--- START OF Reading passage ---

By Jim Ferri
People who relish traveling don’t set off to go to a place; they set off to enjoy an experience.
While some experiences are serendipitous, and others planned in advance, the common denominator of the good ones is they create wonderful memories you carry forever.
In my many years of wandering all over Europe, I’ve had my share of the good ones. Some of them – I’ll list 12 of the top ones here – I’d recommend to any traveler.
I’d gladly do each again, they were that memorable and enjoyable.
Enjoy a Fairytale Evening
The Greek island of Santorini (Thira) is a near-magical island of picturesque white villages clinging to towering cliffs. It’s most famous, however, for being the place that gives you a front-row seat for the most spectacular sunset you’ll see anywhere.
Many travelers to Santorini only see the incredible sunsets from the main town of Santorini. Instead, go to Oia on the end of the island where the sunset is followed by a fairytale setting little lights twinkling all over town.
Although Ola is a town that survives on tourism, it’s much nicer and cleaner than the crowded village of Santorini. You’ll want to stay in Oia overnight since the drive to other points on the island after dark can be grueling.
Go On Top of the World in Zermatt
Take a series of cable cars from Zermatt up to nearly 13,000 feet and you’ll be rewarded with spectacular Alpine views of Switzerland, Italy, France and the famed Matterhorn.
Although you can travel there any time of year – it’s a favorite for hikers – I think it’s best in the winter when snow gives everything a beautiful look. And yes, it’s cold up there but there’s also a restaurant where you can relax.
While it’s worth the trip for the view alone, just be aware that the cost of the lift and your Zermatt hotel in high season can be as steep as the mountains you’ll be viewing.
Enjoy Ireland’s Pub Culture
The pub has played a unique roll in Irish culture since it was the place to get news and meet there after a hard day in the fields. Today it’s still a gathering spot, lively and unforgettable as locals fill the pubs to enjoy a bit of “craic,” or traditional Irish fun.
The best places to enjoy this uniquely Irish experience is out west in cities such as Galway and Dingle where pub music reaches its zenith. Galway has a youthful population and a bohemian spirit, which helps fuel the festivities.

--- END OF Reading passage ---

▶ **Work required**: Copy the travel passage from "Although you can" to "traditional Irish fun.", substituting "spring" for "winter" wherever it appears. The material that comes next is taken from a separate source, not from the travel passage.

--- START OF Information provided ---

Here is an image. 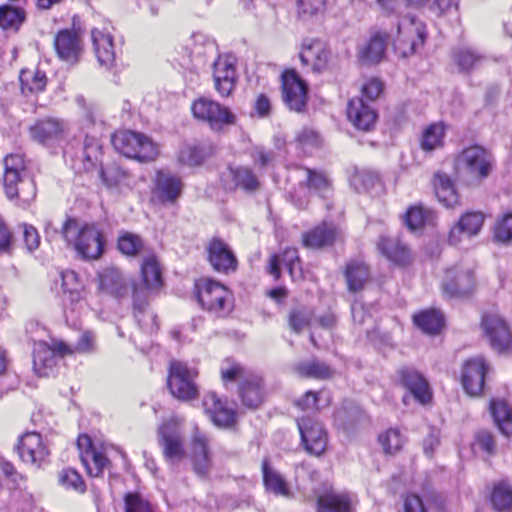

--- END OF Information provided ---

▶ **Task solution**:
Although you can travel there any time of year – it’s a favorite for hikers – I think it’s best in the spring when snow gives everything a beautiful look. And yes, it’s cold up there but there’s also a restaurant where you can relax.
While it’s worth the trip for the view alone, just be aware that the cost of the lift and your Zermatt hotel in high season can be as steep as the mountains you’ll be viewing.
Enjoy Ireland’s Pub Culture
The pub has played a unique roll in Irish culture since it was the place to get news and meet there after a hard day in the fields. Today it’s still a gathering spot, lively and unforgettable as locals fill the pubs to enjoy a bit of “craic,” or traditional Irish fun.